- _ЧТО НУЖНО СДЕЛАТЬ_:
(1) Изложите текст о встречах с Гольденбергом, Церетели и Черновым в двух предложениях.
(2) Перескажите в виде списка главные факты абзаца из текста о встречах с Гольденбергом, Церетели и Черновым, который начинается словами «В этих заметках я вкратце излагаю».
(3) Продолжите текст о встречах с Гольденбергом, Церетели и Черновым после его последнего предложения.

- _ФРАГМЕНТ ТЕКСТА_:

<<<<

В этих заметках я вкратце излагаю отдельные моменты лишь моих бесед с Лениным и Троцким. Это не значит, что прекратились отношения с другими большевиками и лидерами других социалистических фракций. Вчера я провел вторую половину дня у Гольденберга64, меньшевика-интернационалиста, друга Горького, редактора «Новой жизни». Гольденберг считался в союзнических кругах (это ему продемонстрировали во время его недавней поездки за границу) человеком опасным, «сообщником» большевиков. На самом же деле с 25 октября он ведет в своей газете и в других яростную кампанию против Ленина и Троцкого, бывших близких друзей, которых он обвиняет в том, что они погубили революцию и Россию. Он только что вернулся из Стокгольма, где работал с Гюйсмансом и циммервальдской комиссией. Завтра он едет туда снова, если Смольный выдаст ему паспорт, которого он тщетно ждет уже 10 дней. Он просил меня похлопотать за него, и, разумеется, мою просьбу удовлетворили. Он рассказал мне очень интересные вещи о деятельности, которую развернули в Скандинавских странах Ганецкий65, Радек66 и Парвус67. Вчера и сегодня я вновь видел Церетели и Чернова, которые активно стараются отобрать у большевиков часть их сторонников среди солдат и крестьян. Крестьянский совет, их последний бастион, кажется, вот-вот перейдет в руки противника. Несмотря на отчаянные усилия их лидеров, крестьяне встают под знамя большевиков. Кстати, беседы с Церетели, Черновым и другими антибольшевиками-социалистами, с которыми я теперь встречаюсь, раз от раза разочаровывают меня все больше. Многие из них — опытные парламентарии, ловкие стратеги, трибуны и кумиры, но словесами уже не остановишь мощное и решительное наступление людей, властвующих в Смольном. Чернов же, Церетели и др., похоже, неспособны на энергичный шаг, на революционные действия. К тому же они упустили лучшие моменты, скрывшись из Петрограда при первой опасности. Сегодня — слишком поздно и слишком рано. Их словесные старания не помогают им вернуть себе авторитет, который они растеряли именно из-за того, что не сумели справиться с ролью лидера. Им остается только ждать неизбежного возвращения старых времен. Но сколько ждать — недели, месяцы? И какова будет их позиция в этот период? Сегодня они не могут ощутимо повредить большевикам, а вот Антанте и России могут — саботажем, к которому они призывают во всех учреждениях.

>>>>

- _Записи набора данных_:
<<<<

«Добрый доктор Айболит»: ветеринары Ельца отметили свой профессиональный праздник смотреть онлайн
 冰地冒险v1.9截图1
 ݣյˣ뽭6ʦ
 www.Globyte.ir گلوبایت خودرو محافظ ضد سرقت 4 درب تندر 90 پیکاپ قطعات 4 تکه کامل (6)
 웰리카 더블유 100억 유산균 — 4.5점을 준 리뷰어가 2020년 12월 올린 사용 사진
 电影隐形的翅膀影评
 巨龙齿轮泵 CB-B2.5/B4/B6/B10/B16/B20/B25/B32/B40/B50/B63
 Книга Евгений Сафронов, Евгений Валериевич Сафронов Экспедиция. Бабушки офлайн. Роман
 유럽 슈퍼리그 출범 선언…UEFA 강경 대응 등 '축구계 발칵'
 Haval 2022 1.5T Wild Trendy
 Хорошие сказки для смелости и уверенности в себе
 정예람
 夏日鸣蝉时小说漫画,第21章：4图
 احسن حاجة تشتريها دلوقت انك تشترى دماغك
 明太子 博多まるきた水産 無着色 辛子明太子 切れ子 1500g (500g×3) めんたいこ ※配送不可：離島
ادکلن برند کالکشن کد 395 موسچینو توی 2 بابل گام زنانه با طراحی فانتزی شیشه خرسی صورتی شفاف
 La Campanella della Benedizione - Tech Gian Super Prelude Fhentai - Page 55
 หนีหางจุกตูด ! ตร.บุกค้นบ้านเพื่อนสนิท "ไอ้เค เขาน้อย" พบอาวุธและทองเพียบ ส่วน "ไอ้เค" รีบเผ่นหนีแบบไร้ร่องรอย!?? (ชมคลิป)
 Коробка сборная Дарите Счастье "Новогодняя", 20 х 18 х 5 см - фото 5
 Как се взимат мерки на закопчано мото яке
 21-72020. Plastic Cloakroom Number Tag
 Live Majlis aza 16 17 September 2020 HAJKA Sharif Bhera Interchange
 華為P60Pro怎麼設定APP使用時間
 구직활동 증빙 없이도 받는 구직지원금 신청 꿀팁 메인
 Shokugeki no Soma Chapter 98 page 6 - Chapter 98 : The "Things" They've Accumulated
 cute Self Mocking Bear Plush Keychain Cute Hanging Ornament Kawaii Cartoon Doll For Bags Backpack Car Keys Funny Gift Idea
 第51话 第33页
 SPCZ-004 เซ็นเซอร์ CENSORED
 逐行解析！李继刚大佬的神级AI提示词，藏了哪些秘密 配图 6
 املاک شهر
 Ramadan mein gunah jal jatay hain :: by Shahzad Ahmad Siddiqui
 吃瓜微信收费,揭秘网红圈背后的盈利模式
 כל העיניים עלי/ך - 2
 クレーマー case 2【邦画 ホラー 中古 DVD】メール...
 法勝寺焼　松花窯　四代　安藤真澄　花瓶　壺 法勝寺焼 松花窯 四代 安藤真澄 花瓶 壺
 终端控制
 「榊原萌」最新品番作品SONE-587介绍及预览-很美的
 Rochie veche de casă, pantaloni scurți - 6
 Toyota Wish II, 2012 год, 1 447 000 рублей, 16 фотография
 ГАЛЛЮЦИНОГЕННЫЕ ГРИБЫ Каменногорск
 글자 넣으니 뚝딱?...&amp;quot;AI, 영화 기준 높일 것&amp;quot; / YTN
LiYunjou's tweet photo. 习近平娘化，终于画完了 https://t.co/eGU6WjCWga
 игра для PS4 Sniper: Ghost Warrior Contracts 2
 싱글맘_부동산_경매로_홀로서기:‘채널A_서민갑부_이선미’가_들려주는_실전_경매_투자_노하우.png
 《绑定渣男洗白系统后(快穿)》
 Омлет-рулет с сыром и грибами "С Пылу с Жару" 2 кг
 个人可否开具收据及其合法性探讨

>>>>

- _РЕЗУЛЬТАТЫ ЗАДАНИЙ_:
(1) Гольденберг, меньшевик-интернационалист и редактор «Новой жизни», которого в союзнических кругах считали сообщником большевиков, на деле с 25 октября ведет яростную кампанию против Ленина и Троцкого и ждет от Смольного паспорт, чтобы снова поехать в Стокгольм. Церетели и Чернов стараются отобрать у большевиков сторонников среди солдат и крестьян, но, по оценке автора, они неспособны на энергичные революционные действия, растеряли авторитет и теперь могут навредить Антанте и России лишь саботажем.

(2)
- Кроме бесед с Лениным и Троцким, продолжаются встречи с другими большевиками и лидерами других социалистических фракций.
- Гольденберг — меньшевик-интернационалист, друг Горького и редактор «Новой жизни». В союзнических кругах его считали сообщником большевиков.
- С 25 октября Гольденберг ведет яростную кампанию против Ленина и Троцкого и обвиняет их в гибели революции и России.
- Он вернулся из Стокгольма, где работал с Гюйсмансом и циммервальдской комиссией. Паспорт от Смольного он ждет уже 10 дней. Автор похлопотал за него, и просьбу удовлетворили.
- Гольденберг рассказал о деятельности Ганецкого, Радека и Парвуса в Скандинавских странах.
- Церетели и Чернов пытаются отобрать у большевиков часть сторонников среди солдат и крестьян. При этом крестьяне встают под знамя большевиков, и Крестьянский совет вот-вот перейдет к ним.
- Беседы с социалистами-антибольшевиками разочаровывают автора все больше. Эти лидеры неспособны на решительные действия, скрылись из Петрограда при первой опасности и утратили авторитет.
- Им остается ждать возвращения старых времен. Большевикам они сейчас ощутимо повредить не могут, а Антанте и России могут навредить саботажем.

(3)
Они демонстрируют непоколебимую уверенность в результатах выборов в Учредительное собрание. Предрекают резкий подъем крестьянского движения против большевиков, в чем, я полагаю, они ошибаются. Вероятно, что в городах кадеты сплотят вокруг себя мелкобуржуазные элементы, служащих, консерваторов, реакционеров и т. д. Но голоса сельского пролетариата должны распределиться между социалистами-революционерами и большевиками. Эсеры же все больше и больше примыкают к большевизму. По основным вопросам — земля, рабочий контроль, перемирие, мир — согласие полное. Впрочем, если уточнять с помощью конкретных вопросов позицию социал-демократов и социал-революционеров по этим основным пунктам, — люди, подобные Чернову и Церетели, в конце концов признают, что сами, приди они к власти, вынуждены были бы, чтобы не проиграть окончательно, следовать проторенным большевиками путем. Так что с их стороны есть определенное лицемерие в утверждениях, что выборы станут поражением большевиков, поскольку сами они признают, что могут быть избраны лишь, если замаскируются под большевиков. И именно подобного рода открытия позволяют мне сказать союзникам: «Все русские партии, способные взять власть, будут осуществлять с точки зрения интересов Антанты большевистскую политику! Зачем же тогда поддерживать их в борьбе против большевиков? С точки зрения интересов России тактика Чернова и Церетели отличается от тактики большевиков. Но это уже вопросы внутриполитические, представляющие для нас лишь незначительный интерес, недостаточный для того, чтобы решиться поддерживать какую-то одну партию и выступать против другой».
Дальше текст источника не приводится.